Season 2 Of 'The Crown' Exposes The Royal Family's Fitful Evolution
To be honest, I never really understood why so many people saw The Crown as a superior TV show last season.
Yes, the Netflix drama has the production values and ambition of an epic motion picture, tracing the long reign of Queen Elizabeth II. And for those who miss the aristocratic soap opera of Downton Abbey, a big-budget recounting of the royal family's turmoil over marriages and abdications is quite a replacement. Who can argue with 13 Emmy nominations?
Still, to me, there was always a problem. The Crown too often felt like a show telling two disconnected stories — one focused on world-shaking events which shaped the face of modern England, and the other on the palace intrigue of a royal family distanced from those big events.
Admittedly, it's the perspective of a cheeky Yank who doesn't quite get the British monarchy: If they don't actually run the country, why is every moment of their lives treated with such importance by the show?
Fortunately, the second season of The Crown — covering events from the mid-1950s to the mid-1960s — answers that question. But not without first returning to its old tricks.
The first three episodes of the new season focus on turmoil in the royal marriage between Elizabeth, played by Claire Foy, and her husband Philip. It's an elaborate story, showcasing Doctor Who alum Matt Smith's amazing ability to play Philip as both a sympathetic figure trapped by the rigid demands of royal life and a blithely selfish jerk blinded by entitlement and childish petulance.

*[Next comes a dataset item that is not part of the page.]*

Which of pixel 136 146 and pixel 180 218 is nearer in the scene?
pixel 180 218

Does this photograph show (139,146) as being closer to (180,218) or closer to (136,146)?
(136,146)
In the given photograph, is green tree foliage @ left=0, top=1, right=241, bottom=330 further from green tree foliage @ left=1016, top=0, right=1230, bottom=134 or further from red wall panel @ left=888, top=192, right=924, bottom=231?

When rumors of infidelity emerge during a five-month diplomatic trip Philip takes without the queen, he can only focus on how the officials who run the royal household boss him around.
"Giving me lists. Sending me instructions. Can you imagine anything more humiliating?" Philip whines to Elizabeth.

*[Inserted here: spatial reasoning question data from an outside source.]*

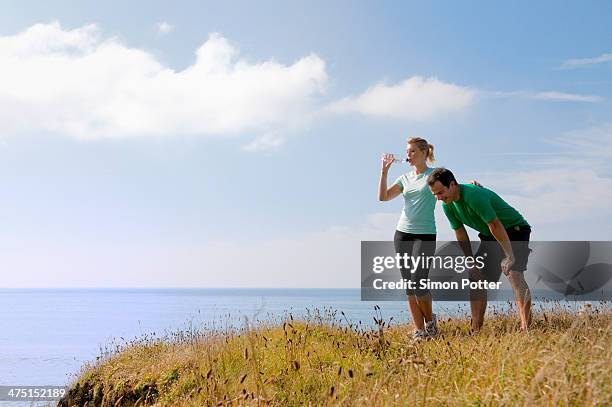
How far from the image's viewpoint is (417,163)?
23.9 feet

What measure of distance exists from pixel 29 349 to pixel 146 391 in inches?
1129

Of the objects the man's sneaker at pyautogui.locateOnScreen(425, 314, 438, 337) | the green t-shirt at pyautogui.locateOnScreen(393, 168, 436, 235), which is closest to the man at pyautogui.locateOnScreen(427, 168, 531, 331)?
the green t-shirt at pyautogui.locateOnScreen(393, 168, 436, 235)

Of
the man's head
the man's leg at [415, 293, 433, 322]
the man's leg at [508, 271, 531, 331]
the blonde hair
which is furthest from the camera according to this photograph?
the man's leg at [415, 293, 433, 322]

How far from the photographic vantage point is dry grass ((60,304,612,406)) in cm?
437

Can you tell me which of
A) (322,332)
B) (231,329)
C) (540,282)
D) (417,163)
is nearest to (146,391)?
(231,329)

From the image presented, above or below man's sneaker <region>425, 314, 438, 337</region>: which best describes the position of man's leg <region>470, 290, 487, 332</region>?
above

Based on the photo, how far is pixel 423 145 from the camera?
287 inches

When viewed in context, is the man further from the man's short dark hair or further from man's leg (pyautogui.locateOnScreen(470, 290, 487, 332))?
man's leg (pyautogui.locateOnScreen(470, 290, 487, 332))

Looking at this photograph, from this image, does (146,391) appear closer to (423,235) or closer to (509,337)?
(423,235)

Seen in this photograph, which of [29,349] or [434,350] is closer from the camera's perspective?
[434,350]
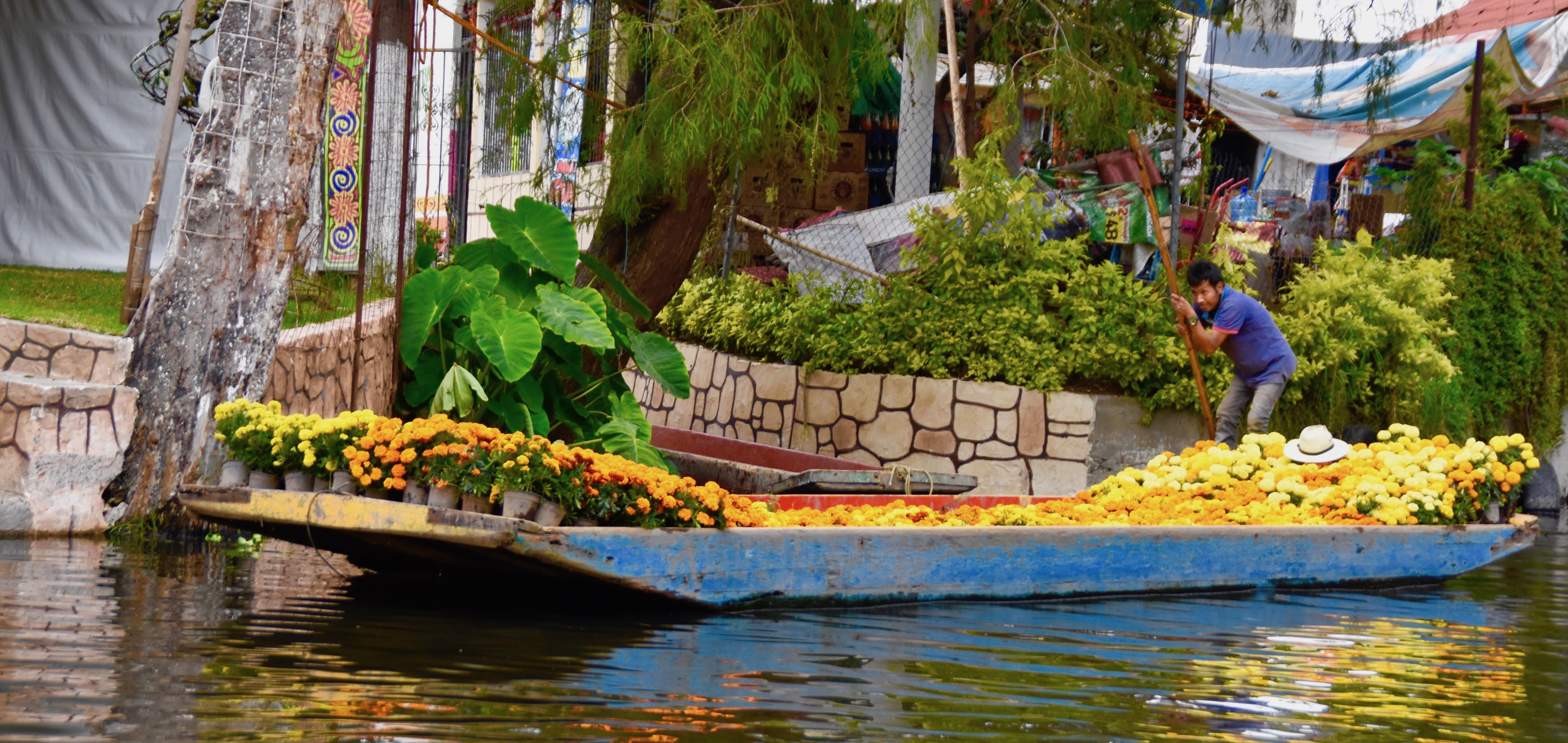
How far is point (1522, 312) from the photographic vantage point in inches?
501

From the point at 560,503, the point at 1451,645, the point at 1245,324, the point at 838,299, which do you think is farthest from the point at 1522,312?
the point at 560,503

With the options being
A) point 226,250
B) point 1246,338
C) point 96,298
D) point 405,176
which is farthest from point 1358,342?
point 96,298

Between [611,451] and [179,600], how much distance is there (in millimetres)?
2765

"Yes," she says, as reporters surround the royal yacht, speculating about cheating and divorce. "As a matter of fact, I can."
This is all taking place while Britain is fighting over the Suez Canal and the prime minister is dealing with health problems that force him to leave the country for three weeks. So the royal marriage, which we already know survives this crisis, seems a little less important.

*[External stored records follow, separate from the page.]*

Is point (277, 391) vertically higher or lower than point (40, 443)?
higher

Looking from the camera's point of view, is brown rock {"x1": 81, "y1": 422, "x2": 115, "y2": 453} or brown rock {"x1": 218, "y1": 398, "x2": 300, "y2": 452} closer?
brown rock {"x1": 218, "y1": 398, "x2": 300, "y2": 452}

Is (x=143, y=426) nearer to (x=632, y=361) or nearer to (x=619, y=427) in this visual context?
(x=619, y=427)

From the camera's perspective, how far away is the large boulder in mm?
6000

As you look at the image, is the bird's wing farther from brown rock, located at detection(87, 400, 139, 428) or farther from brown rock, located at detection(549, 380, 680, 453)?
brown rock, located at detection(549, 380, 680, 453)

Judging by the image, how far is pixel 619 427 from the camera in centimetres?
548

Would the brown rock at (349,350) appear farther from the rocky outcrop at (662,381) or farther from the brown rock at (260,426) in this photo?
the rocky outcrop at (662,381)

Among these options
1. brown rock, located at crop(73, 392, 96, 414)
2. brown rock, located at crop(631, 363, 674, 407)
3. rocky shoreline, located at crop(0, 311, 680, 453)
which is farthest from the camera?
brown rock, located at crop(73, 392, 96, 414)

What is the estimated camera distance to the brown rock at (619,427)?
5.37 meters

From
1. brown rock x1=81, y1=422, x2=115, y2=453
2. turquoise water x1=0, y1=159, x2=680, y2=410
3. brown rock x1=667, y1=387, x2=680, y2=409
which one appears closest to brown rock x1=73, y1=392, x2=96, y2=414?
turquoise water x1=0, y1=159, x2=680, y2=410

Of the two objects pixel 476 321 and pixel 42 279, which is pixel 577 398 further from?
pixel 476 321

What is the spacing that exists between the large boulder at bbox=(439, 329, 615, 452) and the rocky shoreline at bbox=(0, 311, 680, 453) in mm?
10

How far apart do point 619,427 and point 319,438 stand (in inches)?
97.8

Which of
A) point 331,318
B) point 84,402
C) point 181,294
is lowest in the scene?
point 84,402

But The Crown soon takes a turn toward a powerful run of episodes. In one, a British aristocrat and magazine publisher named Lord Altrincham challenges Elizabeth to prove the monarchy remains relevant in a post-war world by being more accessible and modern.
"Spend time with normal people ... average people, working people," urges Altrincham, who would later renounce his own title in a challenge to England's class system. "Make it more inclusive and egalitarian. Let normal people get to know you, too."
It feels as if you could draw a straight line of progress from the ideas in that scene, to the current moment: When a member of the royal family is engaged to marry a divorced, biracial woman from America.
Another episode features the Duke of Windsor, who had to abdicate the throne in 1936 to marry a divorced American woman. (how times have changed!) When the duke asks to return to a job in the English government as part of the royal family, Elizabeth must decide whether to allow it.
As the episode progresses, Elizabeth slowly discovers just how close the duke was to the Nazis and Hitler during the war. I won't drop spoilers by detailing it all here, but it is a chilling moment when she learns the full truth. The entire story is bracketed by Elizabeth pondering the limits of forgiveness as demanded by her faith, eventually consulting evangelist Billy Graham to sort through her feelings.
Dexter alum Michael C. Hall pops up as John F. Kennedy in a wonderful episode. It shows how international acclaim for Jackie Kennedy intimidated — and eventually angered — Elizabeth so much that she flew to Ghana, determined to prove her relevance by persuading that country's ruler to reject communism.
Hall's take on Kennedy's trademark Boston accent is kinda horrible. But the episode — which connects the Kennedys' troubled marriage to Jackie acting out in a way that spurred Elizabeth to defy her government and take action in Ghana — is exactly the kind of storytelling that turns The Crown into transcendent drama.
The best episodes here are layered and complex; they juggle questions of whether a good marriage is possible among people in this orbit, how a family's history can shape children and their parents and how forgiveness has its limits. Occasionally, they end with photos showing the actual events and people fictionalized in the series, often with poignant effect.
So, at long last, I understand just how amazing a triumph The Crown is, at least in its second season — exposing the fitful evolution of a family which continues to represent one of the most compelling institutions in the world.